Watch A Bumblebee Tug A String To Get Lunch

New research shows how insect innovations can spread through a colony

Bumblebees can be taught to yank a string to collect a sweet treat, scientists reported today in the journal PLOS Biology. Bees also picked up this "highly unnatural" way of foraging from watching each other.

Bees have cognitive abilities necessary for culture--they can learn and spread behaviors through a group. Studying how bugs learn from each other may offer insights about our own culture, the researchers suspect. “More sophisticated forms of social learning…specific to human culture may well have evolved from simpler forms of learning and cognition as described here,” they wrote.

The string-tugging puzzle the team used is often used to test cognitive abilities in vertebrates, partly because it’s not the type of behavior most animals would do on their own. Though bees drag debris and corpses from their nest, they don’t pull objects with the expectation of getting a snack.

Like other animals, though, the insects could be trained in this task.
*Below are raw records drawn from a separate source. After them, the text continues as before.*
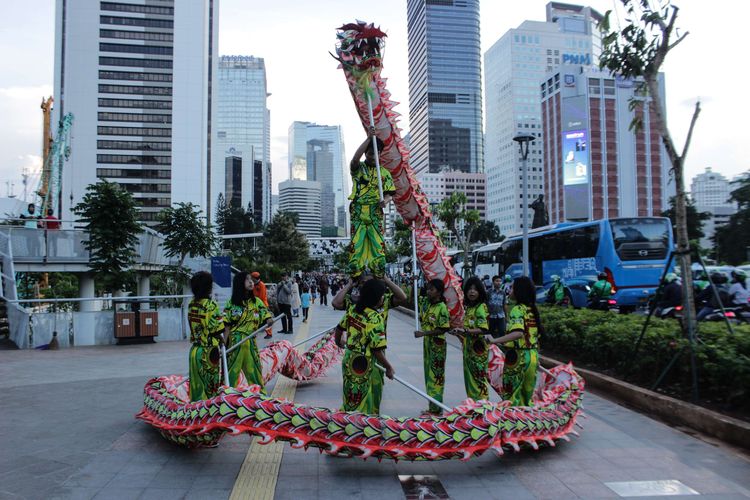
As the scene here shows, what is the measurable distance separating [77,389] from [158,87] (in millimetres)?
79958

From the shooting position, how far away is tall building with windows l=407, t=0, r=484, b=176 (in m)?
152

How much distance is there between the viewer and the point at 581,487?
4375 millimetres

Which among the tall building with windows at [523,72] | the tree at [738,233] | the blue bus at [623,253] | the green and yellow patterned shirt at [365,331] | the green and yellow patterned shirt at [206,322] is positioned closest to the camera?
the green and yellow patterned shirt at [365,331]

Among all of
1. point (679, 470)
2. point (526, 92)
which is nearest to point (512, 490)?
point (679, 470)

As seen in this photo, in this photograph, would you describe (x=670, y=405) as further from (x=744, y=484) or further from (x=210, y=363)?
(x=210, y=363)

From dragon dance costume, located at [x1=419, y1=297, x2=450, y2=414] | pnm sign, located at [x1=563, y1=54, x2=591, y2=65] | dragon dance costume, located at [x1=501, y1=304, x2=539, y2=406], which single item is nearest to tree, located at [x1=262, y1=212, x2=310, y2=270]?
dragon dance costume, located at [x1=419, y1=297, x2=450, y2=414]

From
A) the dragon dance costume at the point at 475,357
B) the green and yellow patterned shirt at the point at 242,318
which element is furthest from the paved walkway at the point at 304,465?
the green and yellow patterned shirt at the point at 242,318

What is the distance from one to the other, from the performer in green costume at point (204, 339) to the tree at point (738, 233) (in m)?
41.3

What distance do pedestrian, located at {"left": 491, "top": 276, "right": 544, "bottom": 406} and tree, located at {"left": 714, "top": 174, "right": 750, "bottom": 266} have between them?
39121 mm

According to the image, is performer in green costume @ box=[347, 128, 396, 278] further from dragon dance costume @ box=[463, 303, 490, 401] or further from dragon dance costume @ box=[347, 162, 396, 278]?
dragon dance costume @ box=[463, 303, 490, 401]

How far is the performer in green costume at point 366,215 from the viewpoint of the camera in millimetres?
6164

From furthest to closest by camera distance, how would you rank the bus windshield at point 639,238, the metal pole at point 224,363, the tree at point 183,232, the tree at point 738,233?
the tree at point 738,233, the tree at point 183,232, the bus windshield at point 639,238, the metal pole at point 224,363

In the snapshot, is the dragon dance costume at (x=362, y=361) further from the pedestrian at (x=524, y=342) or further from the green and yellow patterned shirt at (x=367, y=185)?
the green and yellow patterned shirt at (x=367, y=185)

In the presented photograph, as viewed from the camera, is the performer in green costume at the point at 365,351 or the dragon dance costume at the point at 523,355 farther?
the dragon dance costume at the point at 523,355
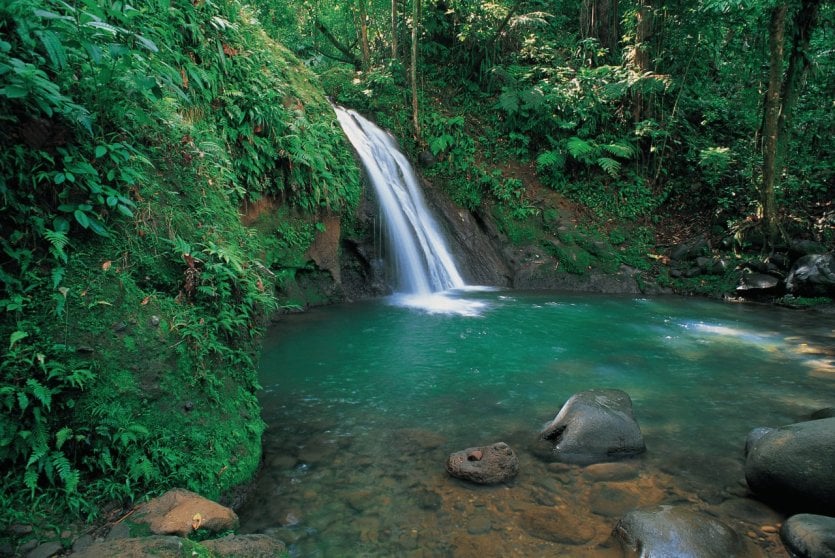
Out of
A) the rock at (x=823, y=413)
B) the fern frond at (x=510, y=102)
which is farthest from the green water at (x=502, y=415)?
the fern frond at (x=510, y=102)

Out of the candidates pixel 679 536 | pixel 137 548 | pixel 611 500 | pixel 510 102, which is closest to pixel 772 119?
pixel 510 102

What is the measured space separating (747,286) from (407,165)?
8.76 meters

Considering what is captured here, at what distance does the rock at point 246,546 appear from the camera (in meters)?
2.67

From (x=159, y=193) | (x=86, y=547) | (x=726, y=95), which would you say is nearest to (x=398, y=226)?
(x=159, y=193)

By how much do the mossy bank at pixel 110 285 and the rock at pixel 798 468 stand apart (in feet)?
12.8

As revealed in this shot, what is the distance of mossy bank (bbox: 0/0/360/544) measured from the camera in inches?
111

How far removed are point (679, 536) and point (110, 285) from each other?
4.16 m

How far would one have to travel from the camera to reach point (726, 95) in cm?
1627

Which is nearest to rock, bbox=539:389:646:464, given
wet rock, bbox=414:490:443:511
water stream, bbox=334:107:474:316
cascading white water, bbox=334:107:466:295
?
wet rock, bbox=414:490:443:511

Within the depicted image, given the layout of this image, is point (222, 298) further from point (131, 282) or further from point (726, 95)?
point (726, 95)

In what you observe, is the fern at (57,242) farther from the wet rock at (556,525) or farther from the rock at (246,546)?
the wet rock at (556,525)

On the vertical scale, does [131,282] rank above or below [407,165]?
below

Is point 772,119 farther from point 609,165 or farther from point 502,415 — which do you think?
point 502,415

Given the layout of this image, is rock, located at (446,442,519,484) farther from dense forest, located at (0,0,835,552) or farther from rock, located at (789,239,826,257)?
rock, located at (789,239,826,257)
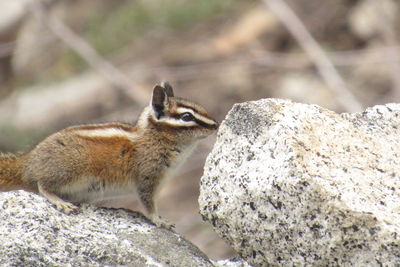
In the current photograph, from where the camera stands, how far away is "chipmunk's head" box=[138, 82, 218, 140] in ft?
16.2

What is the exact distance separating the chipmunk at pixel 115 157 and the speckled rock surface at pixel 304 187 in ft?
3.50

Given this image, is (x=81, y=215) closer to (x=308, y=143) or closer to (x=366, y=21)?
(x=308, y=143)

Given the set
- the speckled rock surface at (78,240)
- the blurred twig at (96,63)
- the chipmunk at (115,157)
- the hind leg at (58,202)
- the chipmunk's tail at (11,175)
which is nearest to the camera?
the speckled rock surface at (78,240)

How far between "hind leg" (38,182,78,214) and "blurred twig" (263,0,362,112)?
393 centimetres

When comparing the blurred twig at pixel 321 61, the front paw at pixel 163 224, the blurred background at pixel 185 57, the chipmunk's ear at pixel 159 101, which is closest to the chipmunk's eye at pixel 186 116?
the chipmunk's ear at pixel 159 101

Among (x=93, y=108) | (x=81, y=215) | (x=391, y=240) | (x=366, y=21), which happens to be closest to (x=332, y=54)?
(x=366, y=21)

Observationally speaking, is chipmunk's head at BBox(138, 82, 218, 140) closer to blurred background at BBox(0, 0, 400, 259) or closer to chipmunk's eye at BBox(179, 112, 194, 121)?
chipmunk's eye at BBox(179, 112, 194, 121)

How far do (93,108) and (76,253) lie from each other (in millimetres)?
9649

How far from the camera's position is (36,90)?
12.7 m

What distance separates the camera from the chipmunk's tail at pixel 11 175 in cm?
483

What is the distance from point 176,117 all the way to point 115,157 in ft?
1.60

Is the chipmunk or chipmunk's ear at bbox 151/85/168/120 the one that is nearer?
the chipmunk

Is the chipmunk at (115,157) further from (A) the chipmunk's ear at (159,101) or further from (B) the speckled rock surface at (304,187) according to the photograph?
(B) the speckled rock surface at (304,187)

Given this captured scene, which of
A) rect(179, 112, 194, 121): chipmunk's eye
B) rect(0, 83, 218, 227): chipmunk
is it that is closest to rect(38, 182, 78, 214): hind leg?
rect(0, 83, 218, 227): chipmunk
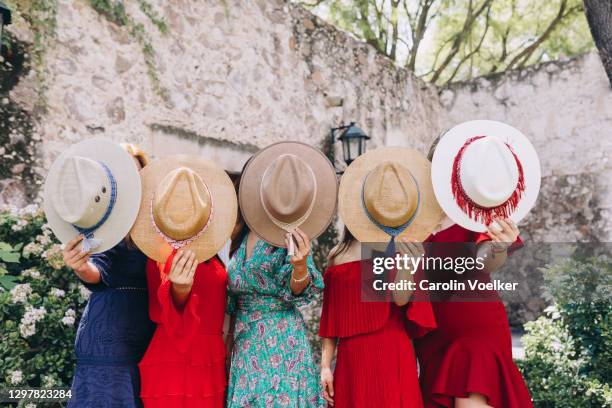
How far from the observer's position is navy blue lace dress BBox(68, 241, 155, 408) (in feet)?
7.11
A few even figured it out on their own. You can watch one of the “experienced” bees earn her lunch in the video above. The blue disk is designed to mimic a flower, with a well of sugar water in the center. To slide the flower out from under a Plexiglas table, the worker bee must use her forelegs to grasp and yank the string.
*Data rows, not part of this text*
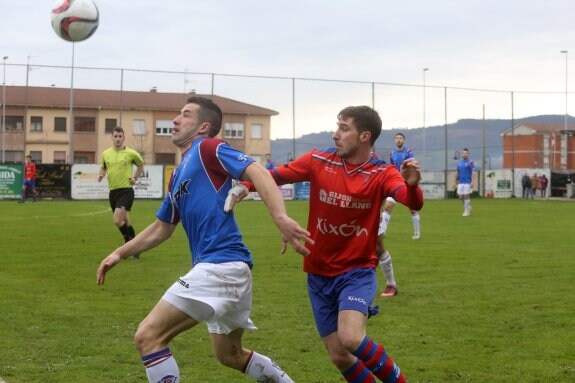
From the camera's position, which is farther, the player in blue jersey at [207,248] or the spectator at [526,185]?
the spectator at [526,185]

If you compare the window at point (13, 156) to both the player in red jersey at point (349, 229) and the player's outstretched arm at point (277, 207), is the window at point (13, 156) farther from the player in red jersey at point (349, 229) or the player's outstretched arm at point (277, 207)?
the player's outstretched arm at point (277, 207)

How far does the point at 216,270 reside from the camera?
5355mm

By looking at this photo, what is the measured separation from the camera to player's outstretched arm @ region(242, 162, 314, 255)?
5012mm

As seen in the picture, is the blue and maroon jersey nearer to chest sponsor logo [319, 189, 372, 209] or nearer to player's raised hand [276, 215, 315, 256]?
player's raised hand [276, 215, 315, 256]

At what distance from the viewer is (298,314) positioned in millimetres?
9969

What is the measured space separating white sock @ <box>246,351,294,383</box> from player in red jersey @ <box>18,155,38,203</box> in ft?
120

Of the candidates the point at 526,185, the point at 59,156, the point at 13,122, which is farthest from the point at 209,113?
the point at 59,156

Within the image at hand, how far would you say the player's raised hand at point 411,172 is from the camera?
18.6 ft

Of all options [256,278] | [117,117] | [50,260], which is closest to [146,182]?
[117,117]

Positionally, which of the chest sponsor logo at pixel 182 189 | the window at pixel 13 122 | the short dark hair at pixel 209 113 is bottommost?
the chest sponsor logo at pixel 182 189

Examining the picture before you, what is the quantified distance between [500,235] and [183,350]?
15.2 metres

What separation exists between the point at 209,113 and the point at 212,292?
1315 mm

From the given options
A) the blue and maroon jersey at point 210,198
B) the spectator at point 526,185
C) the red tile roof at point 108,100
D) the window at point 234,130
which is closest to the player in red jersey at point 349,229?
the blue and maroon jersey at point 210,198

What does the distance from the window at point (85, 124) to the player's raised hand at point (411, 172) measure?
66379 mm
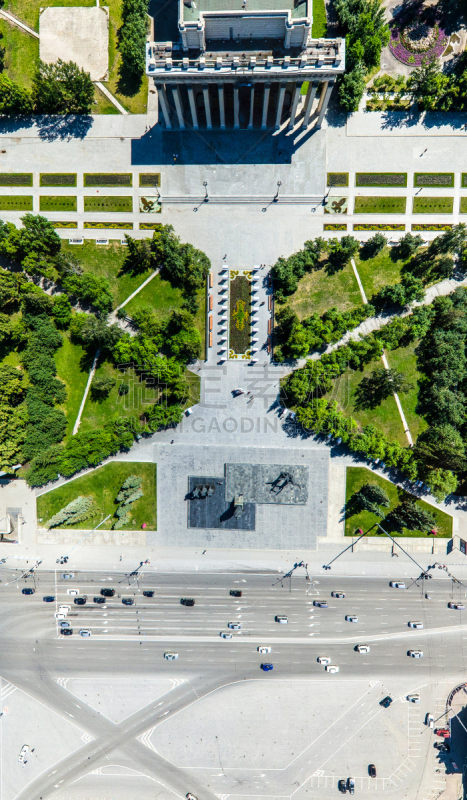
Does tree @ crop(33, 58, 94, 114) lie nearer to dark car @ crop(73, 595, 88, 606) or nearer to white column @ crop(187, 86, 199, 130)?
white column @ crop(187, 86, 199, 130)

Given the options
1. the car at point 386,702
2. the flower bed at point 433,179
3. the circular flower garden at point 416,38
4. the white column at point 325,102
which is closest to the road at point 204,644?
the car at point 386,702

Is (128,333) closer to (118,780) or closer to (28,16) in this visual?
(28,16)

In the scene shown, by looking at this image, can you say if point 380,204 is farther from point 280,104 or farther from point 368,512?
point 368,512

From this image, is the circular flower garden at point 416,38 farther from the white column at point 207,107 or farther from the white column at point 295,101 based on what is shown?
the white column at point 207,107

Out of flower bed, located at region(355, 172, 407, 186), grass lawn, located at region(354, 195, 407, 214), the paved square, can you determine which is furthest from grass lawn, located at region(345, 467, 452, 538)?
the paved square

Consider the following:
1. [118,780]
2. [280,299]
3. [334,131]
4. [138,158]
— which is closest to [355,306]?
[280,299]
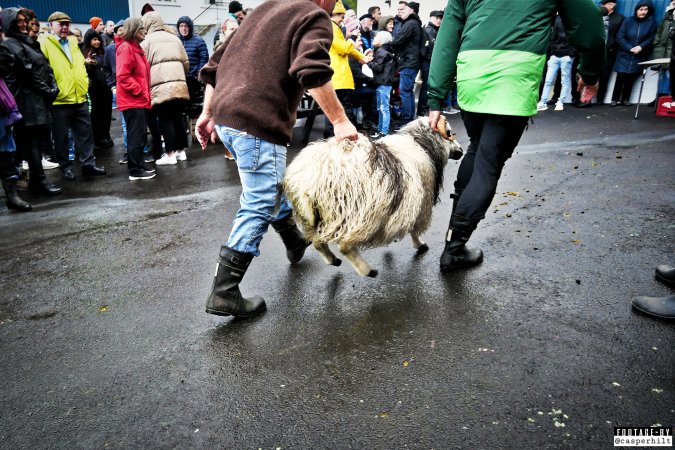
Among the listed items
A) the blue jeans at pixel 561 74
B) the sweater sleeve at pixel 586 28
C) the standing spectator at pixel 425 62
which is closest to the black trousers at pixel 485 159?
the sweater sleeve at pixel 586 28

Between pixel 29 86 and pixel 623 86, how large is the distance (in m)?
13.0

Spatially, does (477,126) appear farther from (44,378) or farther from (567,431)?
(44,378)

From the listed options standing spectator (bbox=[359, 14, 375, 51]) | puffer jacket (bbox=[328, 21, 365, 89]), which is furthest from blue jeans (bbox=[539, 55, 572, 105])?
puffer jacket (bbox=[328, 21, 365, 89])

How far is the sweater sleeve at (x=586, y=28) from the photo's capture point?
3.25m

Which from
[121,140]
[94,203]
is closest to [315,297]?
[94,203]

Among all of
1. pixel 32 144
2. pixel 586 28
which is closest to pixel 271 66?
pixel 586 28

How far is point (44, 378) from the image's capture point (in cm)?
265

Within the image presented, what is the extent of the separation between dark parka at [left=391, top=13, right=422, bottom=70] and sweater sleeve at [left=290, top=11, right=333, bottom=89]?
7.89 meters

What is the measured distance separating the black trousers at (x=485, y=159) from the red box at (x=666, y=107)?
8814 mm

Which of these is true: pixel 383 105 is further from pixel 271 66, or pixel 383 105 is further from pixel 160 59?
pixel 271 66

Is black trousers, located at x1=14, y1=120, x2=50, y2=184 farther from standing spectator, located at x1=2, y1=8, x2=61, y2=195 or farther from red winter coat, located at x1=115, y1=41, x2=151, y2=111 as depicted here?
red winter coat, located at x1=115, y1=41, x2=151, y2=111

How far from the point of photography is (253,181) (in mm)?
3031

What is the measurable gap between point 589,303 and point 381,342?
1421 millimetres

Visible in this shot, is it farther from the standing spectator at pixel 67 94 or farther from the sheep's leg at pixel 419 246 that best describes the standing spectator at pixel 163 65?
the sheep's leg at pixel 419 246
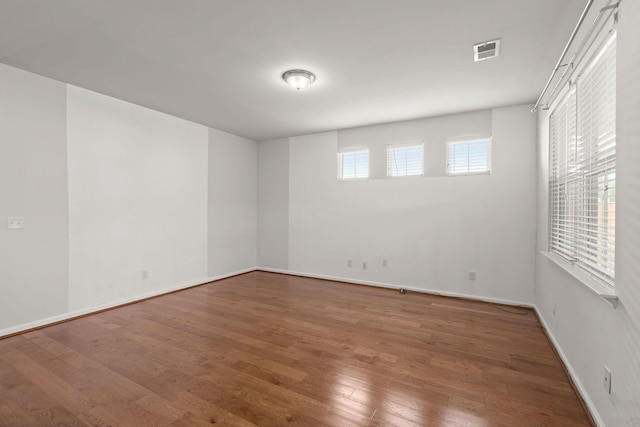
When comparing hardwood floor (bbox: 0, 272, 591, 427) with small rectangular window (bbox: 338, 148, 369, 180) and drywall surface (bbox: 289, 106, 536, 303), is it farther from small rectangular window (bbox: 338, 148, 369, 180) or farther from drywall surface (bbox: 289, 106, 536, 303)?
small rectangular window (bbox: 338, 148, 369, 180)

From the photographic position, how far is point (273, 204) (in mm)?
5969

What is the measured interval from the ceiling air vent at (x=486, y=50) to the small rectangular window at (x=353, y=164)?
8.08 ft

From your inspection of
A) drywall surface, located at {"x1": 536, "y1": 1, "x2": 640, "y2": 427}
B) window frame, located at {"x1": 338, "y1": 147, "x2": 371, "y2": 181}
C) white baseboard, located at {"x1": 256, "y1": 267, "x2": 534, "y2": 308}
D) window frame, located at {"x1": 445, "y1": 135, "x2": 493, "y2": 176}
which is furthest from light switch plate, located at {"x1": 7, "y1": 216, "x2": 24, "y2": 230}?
window frame, located at {"x1": 445, "y1": 135, "x2": 493, "y2": 176}

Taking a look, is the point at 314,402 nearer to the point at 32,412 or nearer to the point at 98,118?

Bumblebees could also learn the trick by observing their peers. Fifteen of 25 uninformed bees picked the skill up after watching another bee in action. And a single bee could introduce the string-pulling technique to a colony, with the skill continuing to spread even after that bee had died. “Once one bee knew how to string pull, over time, most of the foraging bees learned,” wrote the researchers. “Learning a non-natural task in bumblebees can spread culturally through populations.”
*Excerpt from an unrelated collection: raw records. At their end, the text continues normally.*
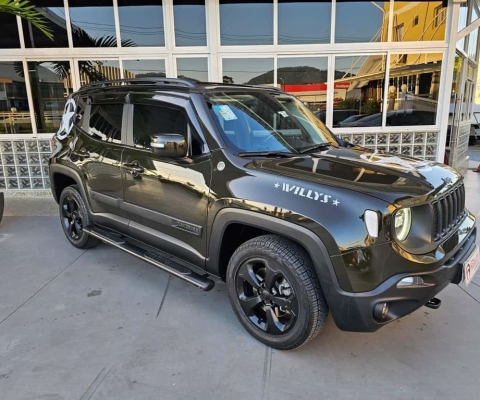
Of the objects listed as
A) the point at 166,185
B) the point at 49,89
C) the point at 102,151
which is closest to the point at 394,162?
the point at 166,185

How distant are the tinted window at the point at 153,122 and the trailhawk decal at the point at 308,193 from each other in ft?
3.58

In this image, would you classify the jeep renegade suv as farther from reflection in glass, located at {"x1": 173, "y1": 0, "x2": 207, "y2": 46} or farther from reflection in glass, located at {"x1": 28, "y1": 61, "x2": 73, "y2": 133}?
reflection in glass, located at {"x1": 28, "y1": 61, "x2": 73, "y2": 133}

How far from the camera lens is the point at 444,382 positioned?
2357mm

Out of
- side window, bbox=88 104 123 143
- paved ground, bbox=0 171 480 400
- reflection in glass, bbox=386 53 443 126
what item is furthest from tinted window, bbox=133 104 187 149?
reflection in glass, bbox=386 53 443 126

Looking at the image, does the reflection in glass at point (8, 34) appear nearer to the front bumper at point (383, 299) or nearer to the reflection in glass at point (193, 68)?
the reflection in glass at point (193, 68)

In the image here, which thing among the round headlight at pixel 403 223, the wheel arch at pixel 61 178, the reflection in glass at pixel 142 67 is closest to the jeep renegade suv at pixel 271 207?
the round headlight at pixel 403 223

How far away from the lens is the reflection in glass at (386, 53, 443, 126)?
7074 millimetres

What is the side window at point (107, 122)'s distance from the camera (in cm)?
380

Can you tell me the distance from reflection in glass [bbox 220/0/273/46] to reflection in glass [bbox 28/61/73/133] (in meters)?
3.08

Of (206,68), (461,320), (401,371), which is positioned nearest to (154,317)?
(401,371)

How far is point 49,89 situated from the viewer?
7.21 meters

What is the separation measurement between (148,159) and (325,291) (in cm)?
194

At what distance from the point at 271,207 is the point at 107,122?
2.37m

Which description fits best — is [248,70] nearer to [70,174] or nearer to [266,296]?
[70,174]
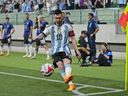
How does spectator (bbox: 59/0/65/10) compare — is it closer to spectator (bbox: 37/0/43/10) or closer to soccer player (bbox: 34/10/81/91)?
spectator (bbox: 37/0/43/10)

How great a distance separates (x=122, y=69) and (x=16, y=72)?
4.28 meters

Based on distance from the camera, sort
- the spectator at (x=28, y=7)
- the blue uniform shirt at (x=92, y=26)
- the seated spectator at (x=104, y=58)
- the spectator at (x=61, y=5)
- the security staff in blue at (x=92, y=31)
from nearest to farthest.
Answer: the seated spectator at (x=104, y=58) < the security staff in blue at (x=92, y=31) < the blue uniform shirt at (x=92, y=26) < the spectator at (x=61, y=5) < the spectator at (x=28, y=7)

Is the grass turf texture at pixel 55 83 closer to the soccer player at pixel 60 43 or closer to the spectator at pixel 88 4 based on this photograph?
the soccer player at pixel 60 43

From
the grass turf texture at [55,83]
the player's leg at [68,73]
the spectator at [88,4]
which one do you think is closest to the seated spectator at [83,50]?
the grass turf texture at [55,83]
The team also gave the bees a longer, coiled string to tug. The bees failed to understand that pulling this string would eventually bring the flower within their grasp (an ability that’s been seen in wolves and long-tailed macaques). If the snack did not immediately move closer, the bees gave up.

Still, the bees’ triumphs demonstrate how an innovation can spread among animals that lack “the high cognitive sophistication” of people.

“The capacity of culture may be within most animals with a relatively basic toolkit of learning processes,” concluded the researchers.